[Data entries]
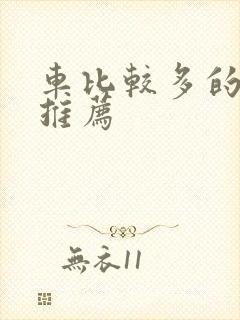 车比较多的百合推荐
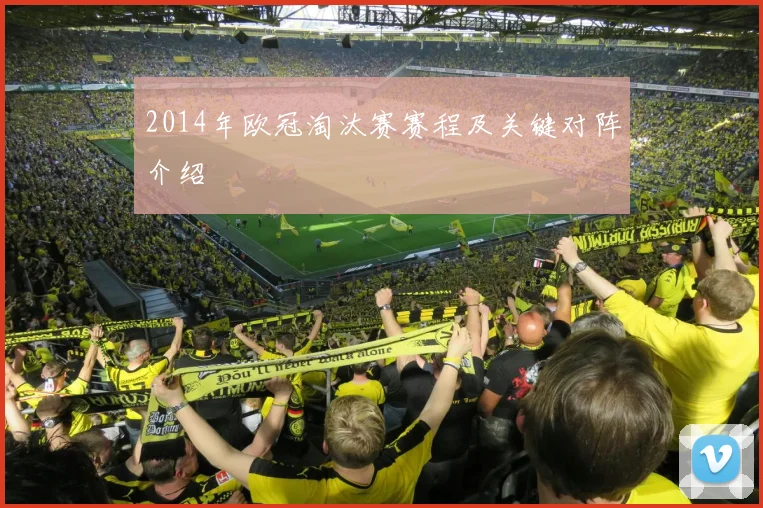 2014年欧冠淘汰赛赛程及关键对阵介绍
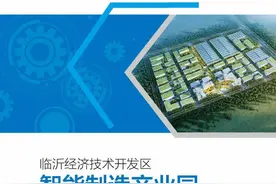 速看！临沂经济技术开发区智能制造产业园招商手册发布图片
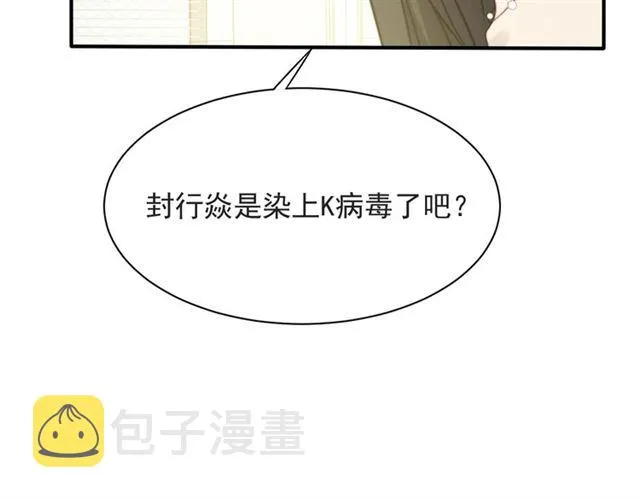 第49话 救治他的交易 第38页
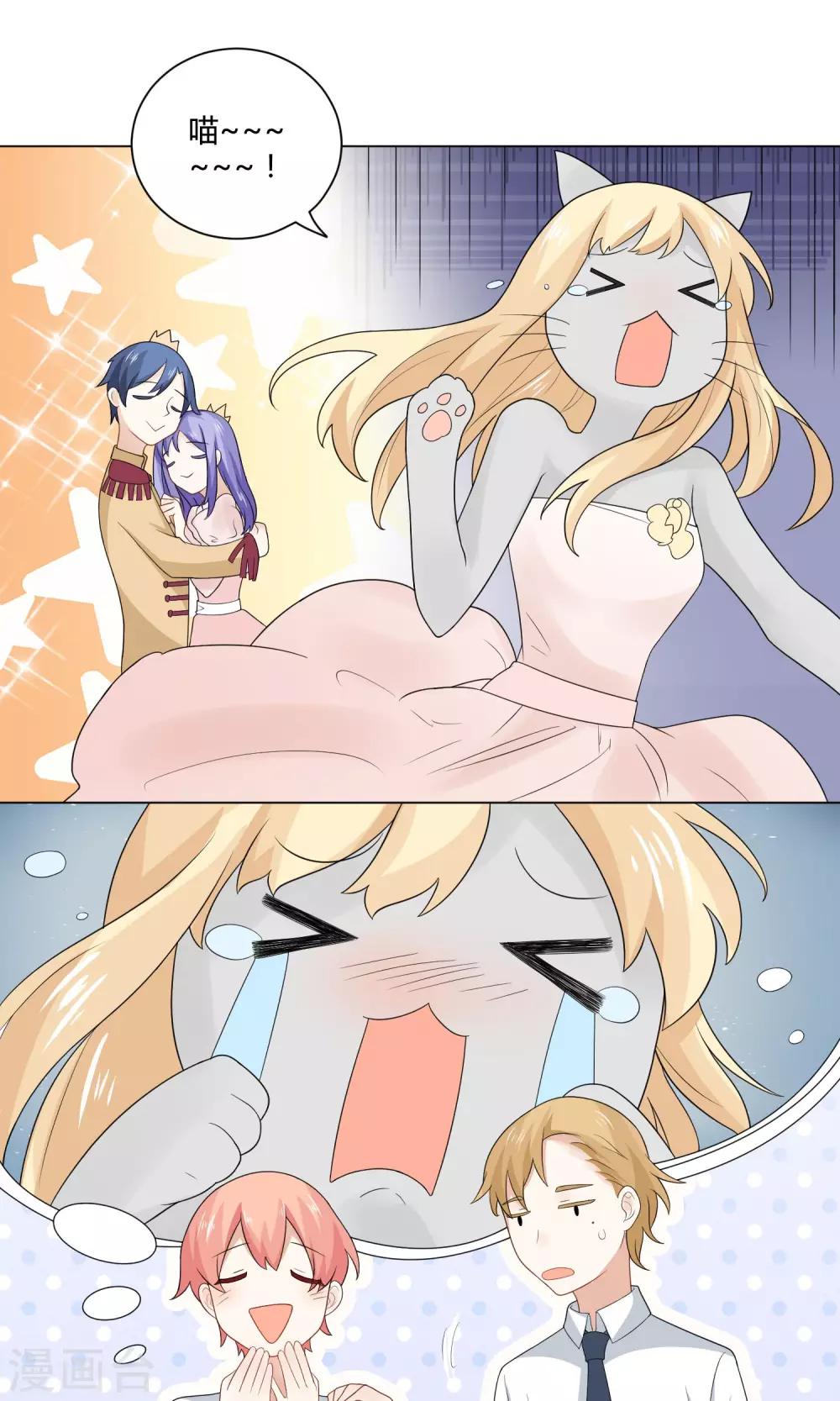 第6话 嘿嘿嘿-第7话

**Goal of the exercise**
Your copy should be the entries retyped exactly, with no images in it.

**Output of the exercise**
 车比较多的百合推荐
 2014年欧冠淘汰赛赛程及关键对阵介绍
 速看！临沂经济技术开发区智能制造产业园招商手册发布图片
 第49话 救治他的交易 第38页
 第6话 嘿嘿嘿-第7话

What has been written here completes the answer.